Mark Skousen, the head of the Forecasts & Strategies investment newsletter and a leader of the Fast Money Alert trading service that invests in both stocks and options, questioned SpaceX and Tesla (NASDAQ: TSLA) founder Elon Musk at the annual Baron Investment Conference held in New York on Nov. 4. Skousen, who also is a Chapman University Presidential Fellow and recently was named the first Doti-Spogli Chair in Free Enterprise at its Argyros School of Business and Economics, now is avoiding Tesla largely due to the stock’s sky-high valuation, even though he has recommended it profitably in previous years.

Mark Skousen, a scion of Ben Franklin and head of Fast Money Alert, meets Paul Dykewicz.

Jim Woods, a seasoned investment guru, also is the leader of the Bullseye Stock Trader advisory service that recommends stocks and options. Woods, who concurrently heads the Intelligence Report investment newsletter, is a former Army paratrooper who has strategically invested in defense stocks. In fact, he recently recommended the stock and options in one of the traditional defense stocks.

Data excerpts →

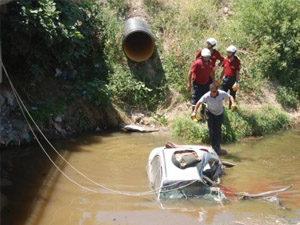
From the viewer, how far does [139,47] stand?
13094 millimetres

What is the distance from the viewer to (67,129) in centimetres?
1043

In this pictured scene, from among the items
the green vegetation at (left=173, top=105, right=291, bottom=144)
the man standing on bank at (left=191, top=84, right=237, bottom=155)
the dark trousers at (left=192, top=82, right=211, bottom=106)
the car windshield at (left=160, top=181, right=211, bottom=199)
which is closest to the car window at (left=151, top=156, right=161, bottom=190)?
the car windshield at (left=160, top=181, right=211, bottom=199)

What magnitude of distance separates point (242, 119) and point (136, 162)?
342cm

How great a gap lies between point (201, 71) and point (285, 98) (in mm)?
3803

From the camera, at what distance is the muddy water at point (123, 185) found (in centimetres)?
618

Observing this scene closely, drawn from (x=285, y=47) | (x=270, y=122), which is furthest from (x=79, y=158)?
(x=285, y=47)

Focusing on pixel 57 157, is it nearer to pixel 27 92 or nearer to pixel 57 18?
pixel 27 92

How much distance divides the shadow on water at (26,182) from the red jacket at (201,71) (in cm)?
348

Exercise set →
**A)** Translate the following sentence from the investment article into Spanish: "Jim Woods, a seasoned investment guru, also is the leader of the Bullseye Stock Trader advisory service that recommends stocks and options."
**B)** Return the part of the investment article from "Mark Skousen, the" to "meets Paul Dykewicz.", copied without any change.
**C)** Condense the paragraph of the investment article that begins "Mark Skousen, the head of the Forecasts" into a shorter version that keeps its main facts.
The items are separate material and are not part of the investment article.

Solutions below →
**A)** Jim Woods, un experimentado gurú de las inversiones, también es el líder del servicio de asesoría Bullseye Stock Trader, que recomienda acciones y opciones.

**B)**
Mark Skousen, the head of the Forecasts & Strategies investment newsletter and a leader of the Fast Money Alert trading service that invests in both stocks and options, questioned SpaceX and Tesla (NASDAQ: TSLA) founder Elon Musk at the annual Baron Investment Conference held in New York on Nov. 4. Skousen, who also is a Chapman University Presidential Fellow and recently was named the first Doti-Spogli Chair in Free Enterprise at its Argyros School of Business and Economics, now is avoiding Tesla largely due to the stock’s sky-high valuation, even though he has recommended it profitably in previous years.

Mark Skousen, a scion of Ben Franklin and head of Fast Money Alert, meets Paul Dykewicz.

**C)** Mark Skousen heads the Forecasts & Strategies investment newsletter and is a leader of the Fast Money Alert stock and options trading service. He questioned SpaceX and Tesla founder Elon Musk at the annual Baron Investment Conference in New York on Nov. 4. Skousen is also a Chapman University Presidential Fellow and was recently named the first Doti-Spogli Chair in Free Enterprise at its Argyros School of Business and Economics. He now avoids Tesla, largely because of the stock's very high valuation, although he recommended it profitably in previous years.